16th/17th-century English physician and son-in-law of William Shakespeare

John Hall (1575 – 25 November 1635) was an English physician who was a son-in-law of William Shakespeare as the husband of Susanna Hall (née Shakespeare).

==Life==
He was probably born in Carlton, Bedfordshire, about 1575, although his baptism is not recorded there as there is a hiatus in the Carlton registers at this time. His father was William Hall, formerly of Carlton and latterly of Acton, Middlesex. A covenant to levy a fine at Steventon, now Stevington, Bedfordshire, in 1570 details more of the Hall's ancestry. William Hall of Carlton, gentleman, the son of Christopher Hall ‘late of Edgeworth in y^{e} Countye of Midd gentlyman deceassed’, transfers to Edward Wilkinson of Stevington, yeoman, a messuage called Aluff’s in Stevington as well as other property and land there and at Bromham and Stagsden, all ‘late of John Hall deceassed grandfather unto y^{e} sayd Wyllyam in Stevynton’. Furthermore, this document also tells us that William Hall’s ‘nowe wyffe’ was called ‘Julyan’,

He studied at Queens' College, Cambridge from 1589, receiving a B.A. in 1593 and an M.A. in 1597. He became a physician, although he did not hold an English medical degree; it has been speculated that he studied medicine in France.

He established a practice in Stratford-upon-Avon, where he was the only doctor in the town. He married Shakespeare's daughter Susanna on 5 June 1607. They had one daughter, Elizabeth. Their home in Stratford, Hall's Croft, is now open to the public. After Shakespeare's death, they moved into his former house at New Place.

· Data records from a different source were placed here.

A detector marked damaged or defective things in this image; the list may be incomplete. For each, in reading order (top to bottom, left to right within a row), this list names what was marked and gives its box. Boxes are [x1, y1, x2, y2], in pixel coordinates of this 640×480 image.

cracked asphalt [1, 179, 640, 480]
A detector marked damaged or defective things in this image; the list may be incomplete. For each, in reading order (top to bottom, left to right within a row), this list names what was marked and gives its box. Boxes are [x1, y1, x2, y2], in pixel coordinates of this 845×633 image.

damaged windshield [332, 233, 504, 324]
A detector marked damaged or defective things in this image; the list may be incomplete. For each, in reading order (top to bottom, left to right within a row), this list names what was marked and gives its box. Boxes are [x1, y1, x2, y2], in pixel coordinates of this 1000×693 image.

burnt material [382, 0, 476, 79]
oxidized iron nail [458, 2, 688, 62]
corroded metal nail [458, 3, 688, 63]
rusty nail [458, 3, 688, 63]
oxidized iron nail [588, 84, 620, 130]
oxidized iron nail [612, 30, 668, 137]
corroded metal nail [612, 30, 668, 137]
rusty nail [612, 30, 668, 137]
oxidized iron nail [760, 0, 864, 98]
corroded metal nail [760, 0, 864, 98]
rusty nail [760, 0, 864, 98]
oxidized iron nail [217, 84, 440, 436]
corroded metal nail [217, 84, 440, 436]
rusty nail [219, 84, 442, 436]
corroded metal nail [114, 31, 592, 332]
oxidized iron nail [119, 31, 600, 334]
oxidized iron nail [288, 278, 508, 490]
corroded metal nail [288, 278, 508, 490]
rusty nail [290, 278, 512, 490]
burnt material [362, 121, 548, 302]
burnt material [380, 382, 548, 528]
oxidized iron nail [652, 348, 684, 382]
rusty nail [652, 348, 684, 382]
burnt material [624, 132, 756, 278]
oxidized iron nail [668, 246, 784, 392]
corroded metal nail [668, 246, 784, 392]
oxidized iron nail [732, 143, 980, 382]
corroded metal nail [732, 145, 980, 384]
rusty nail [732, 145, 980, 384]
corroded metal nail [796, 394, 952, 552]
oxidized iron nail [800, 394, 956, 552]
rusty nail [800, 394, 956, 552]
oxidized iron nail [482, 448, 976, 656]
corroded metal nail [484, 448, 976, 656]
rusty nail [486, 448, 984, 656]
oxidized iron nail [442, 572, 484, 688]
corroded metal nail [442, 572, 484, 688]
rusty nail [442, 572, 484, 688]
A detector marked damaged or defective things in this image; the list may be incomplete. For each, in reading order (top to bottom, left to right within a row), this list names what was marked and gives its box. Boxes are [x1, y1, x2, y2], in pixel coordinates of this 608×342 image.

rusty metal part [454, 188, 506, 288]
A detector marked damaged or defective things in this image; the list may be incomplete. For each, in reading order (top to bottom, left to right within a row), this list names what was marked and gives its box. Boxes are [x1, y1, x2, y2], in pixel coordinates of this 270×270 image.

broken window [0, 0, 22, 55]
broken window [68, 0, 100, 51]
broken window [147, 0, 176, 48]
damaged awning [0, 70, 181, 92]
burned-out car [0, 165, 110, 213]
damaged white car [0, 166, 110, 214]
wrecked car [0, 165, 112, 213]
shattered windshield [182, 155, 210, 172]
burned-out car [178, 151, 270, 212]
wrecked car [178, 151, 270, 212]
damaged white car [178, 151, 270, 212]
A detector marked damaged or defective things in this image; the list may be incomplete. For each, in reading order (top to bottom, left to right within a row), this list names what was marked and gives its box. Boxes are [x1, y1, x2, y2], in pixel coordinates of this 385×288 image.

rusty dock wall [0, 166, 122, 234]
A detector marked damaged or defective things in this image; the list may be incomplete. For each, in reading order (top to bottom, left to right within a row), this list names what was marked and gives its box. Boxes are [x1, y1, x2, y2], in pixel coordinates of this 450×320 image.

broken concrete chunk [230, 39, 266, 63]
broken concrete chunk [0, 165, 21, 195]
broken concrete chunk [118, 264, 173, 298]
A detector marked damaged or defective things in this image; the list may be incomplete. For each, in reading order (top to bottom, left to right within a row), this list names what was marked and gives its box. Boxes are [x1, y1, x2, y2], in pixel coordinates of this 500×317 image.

Hall appears to have had a close relationship with his father-in-law, as they are recorded as being in agreement over a local issue regarding enclosure in 1613. They are also known to have travelled together to London on business in 1614.

==Defamation case==
Hall was a leading local Puritan. He had supported the Puritan vicar, Thomas Wilson, against whom there was much local opposition. In 1613, a member of the anti-Wilson faction, John Lane, defamed Susanna, claiming she had committed adultery with one Ralph Smith, a 35-year-old haberdasher, and had caught a venereal disease from Smith. On 15 July the Halls brought suit for slander against Lane in the Consistory Court at Worcester. Robert Whatcott, who three years later witnessed Shakespeare's will, testified for the Halls, but Lane failed to appear. Lane was found guilty and excommunicated. He was later involved in a riot to protest against Wilson.

==Writings==
Hall prepared two notebooks of his case notes with the intention that they be published. They were purchased and translated from Latin by James Cooke (1614–1688), a surgeon. He published them in 1657, 22 years after Hall's death, as Select observations on English bodies, or Cures both empericall and historicall performed upon very eminent persons in desperate diseases. The earliest case, in Stratford, dates from 1611, making it almost certain that Hall lived and worked in Stratford from at least the time of his marriage. The first notebook still survives, but the original manuscript of the second notebook has been lost.
- Wells, Greg; Edmondson, Paul (Eds.): John Hall, Master of Physicke – a casebook from Shakespeare's Stratford, Manchester : Manchester University Press, 2020, ISBN 978-1-5261-3453-0

==Portrayals==
The slander case has been used as the subject of a play, The Herbal Bed, by Peter Whelan. In the original production Hall was played by Liam Cunningham.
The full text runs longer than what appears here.